Evaluation of single-cell classifiers for single-cell RNA sequencing data sets

Single-cell RNA sequencing (scRNA-seq) has been rapidly developing and widely applied in biological and medical research. Identification of cell types in scRNA-seq data sets is an essential step before in-depth investigations of their functional and pathological roles. However, the conventional workflow based on clustering and marker genes is not scalable for an increasingly large number of scRNA-seq data sets due to complicated procedures and manual annotation. Therefore, a number of tools have been developed recently to predict cell types in new data sets using reference data sets. These methods have not been generally adapted due to a lack of tool benchmarking and user guidance. In this article, we performed a comprehensive and impartial evaluation of nine classification software tools specifically designed for scRNA-seq data sets.
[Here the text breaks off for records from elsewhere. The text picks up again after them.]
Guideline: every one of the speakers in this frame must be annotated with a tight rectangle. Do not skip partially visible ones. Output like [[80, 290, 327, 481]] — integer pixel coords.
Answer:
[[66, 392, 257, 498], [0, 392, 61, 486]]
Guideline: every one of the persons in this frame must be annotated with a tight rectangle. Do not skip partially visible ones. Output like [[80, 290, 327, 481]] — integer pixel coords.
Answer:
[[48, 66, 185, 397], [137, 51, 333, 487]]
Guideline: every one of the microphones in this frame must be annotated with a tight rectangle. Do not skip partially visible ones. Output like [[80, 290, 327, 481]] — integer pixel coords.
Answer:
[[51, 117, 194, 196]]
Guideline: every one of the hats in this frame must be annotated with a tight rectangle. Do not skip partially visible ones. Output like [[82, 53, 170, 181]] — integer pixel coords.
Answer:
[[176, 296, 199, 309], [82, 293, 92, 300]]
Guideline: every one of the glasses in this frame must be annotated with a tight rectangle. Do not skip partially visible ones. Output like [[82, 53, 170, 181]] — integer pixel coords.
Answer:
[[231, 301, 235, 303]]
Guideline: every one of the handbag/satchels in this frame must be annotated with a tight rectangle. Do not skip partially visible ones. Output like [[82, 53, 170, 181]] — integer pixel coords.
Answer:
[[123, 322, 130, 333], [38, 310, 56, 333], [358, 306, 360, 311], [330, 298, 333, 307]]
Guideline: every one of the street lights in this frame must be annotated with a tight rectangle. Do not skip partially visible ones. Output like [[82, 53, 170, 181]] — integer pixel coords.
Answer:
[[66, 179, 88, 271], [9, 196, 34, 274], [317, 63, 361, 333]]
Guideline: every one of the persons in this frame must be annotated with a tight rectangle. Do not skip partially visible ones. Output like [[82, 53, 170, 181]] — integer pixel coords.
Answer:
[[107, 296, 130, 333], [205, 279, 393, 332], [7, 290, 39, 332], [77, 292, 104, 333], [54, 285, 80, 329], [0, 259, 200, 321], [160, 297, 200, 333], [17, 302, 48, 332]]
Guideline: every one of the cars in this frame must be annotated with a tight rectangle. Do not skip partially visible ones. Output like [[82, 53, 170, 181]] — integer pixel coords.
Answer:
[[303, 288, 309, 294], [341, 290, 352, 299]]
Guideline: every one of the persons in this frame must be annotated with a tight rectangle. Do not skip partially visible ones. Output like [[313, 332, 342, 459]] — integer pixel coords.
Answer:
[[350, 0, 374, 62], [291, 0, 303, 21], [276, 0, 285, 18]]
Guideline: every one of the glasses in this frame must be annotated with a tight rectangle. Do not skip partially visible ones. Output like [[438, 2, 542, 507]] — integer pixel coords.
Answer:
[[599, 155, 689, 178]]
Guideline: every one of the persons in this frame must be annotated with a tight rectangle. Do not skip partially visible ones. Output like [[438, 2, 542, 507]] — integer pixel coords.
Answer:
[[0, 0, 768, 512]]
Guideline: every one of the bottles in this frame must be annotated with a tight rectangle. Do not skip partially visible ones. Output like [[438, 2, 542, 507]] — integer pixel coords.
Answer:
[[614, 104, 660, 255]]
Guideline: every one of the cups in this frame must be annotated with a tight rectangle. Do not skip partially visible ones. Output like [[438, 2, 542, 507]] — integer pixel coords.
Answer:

Results showed that Seurat based on random forest, SingleR based on correlation analysis and CaSTLe based on XGBoost performed better than others. A simple ensemble voting of all tools can improve the predictive accuracy. Under nonideal situations, such as small-sized and class-imbalanced reference data sets, tools based on cluster-level similarities have superior performance. However, even with the function of assigning 'unassigned' labels, it is still challenging to catch novel cell types by solely using any of the single-cell classifiers. This article provides a guideline for researchers to select and apply suitable classification tools in their analysis workflows and sheds some lights on potential direction of future improvement on classification tools.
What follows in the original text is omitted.